I found the story “Wives” by Lisa Tuttle to be a perfect example of the myth of continuity.  I immediately thought of consumerism and how all of the things that these wives are being made to wear (make up, clothing, skin tights etc.) are all items that are given to them to make them fit a specific looking genre of woman.  As a girl, I never really thought about why I wore make up or did things to “doll” myself up.  I suppose myself, and other women do it because it’s what has always been done; it’s what our mothers do, and what their mothers did.  It’s the myth of continuity.  All the women that we see on posters or in magazines set the standards so that companies can produce goods that we will use to make ourselves as close in comparison to those standards as possible.  The story is a perfect example of this considering that these wives (they’re not even women) are given things and told things by the men of earth to make them look like women.  They have things to make it look like they can attain the “proper double-breasted effect.”  When Doris and Susie are together in their “holy place” it is stated that “they forgot that they had ever been creatures known as wives.”  I think that this is a bold statement on Tuttle’s part in saying that women have completely forgotten what it is to just be person in humanity rather than this gender differentiated role.  We have developed into the standards of society where we continue to be what we’re “meant” to be when in actuality, we’ve fallen behind the curtain and we watch the men perform in the lives that we could have.
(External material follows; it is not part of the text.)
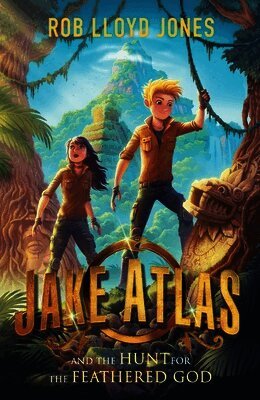 Rob Lloyd Jones - Jake Atlas and the Hunt for the Feathered God, Häftad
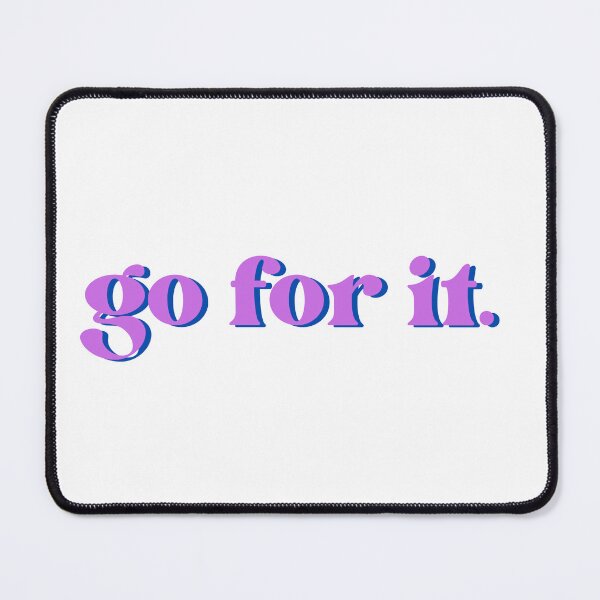 Item preview, Go for it. designed and sold by niiceshop.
Acceptance of anything outside the social norm wasn’t really on a high point in this era.  Women were all pressured to look the same, act the same and be the same.  This applied to every group that was a minority and being controlled by society’s creation of culture.  At one point, Tuttle critiques this fear of deviation and tells the reader that natural is what you feel and nothing else.  “They both felt it was a holy place, and it seemed right to mate there.”  Relating it to the time it was written I would say that it is more about acceptance and that in a world of equality it wouldn’t matter if two women were together.  Relating it to now, I thought of the current debates over gay marriage.  I think that it’s purposeful that the author called the place holy.  I think that it says that, the part of love that is holy is not that it’s between a man and a woman, but that it’s there and pure.

Did you know that pantyhose were invented by a man?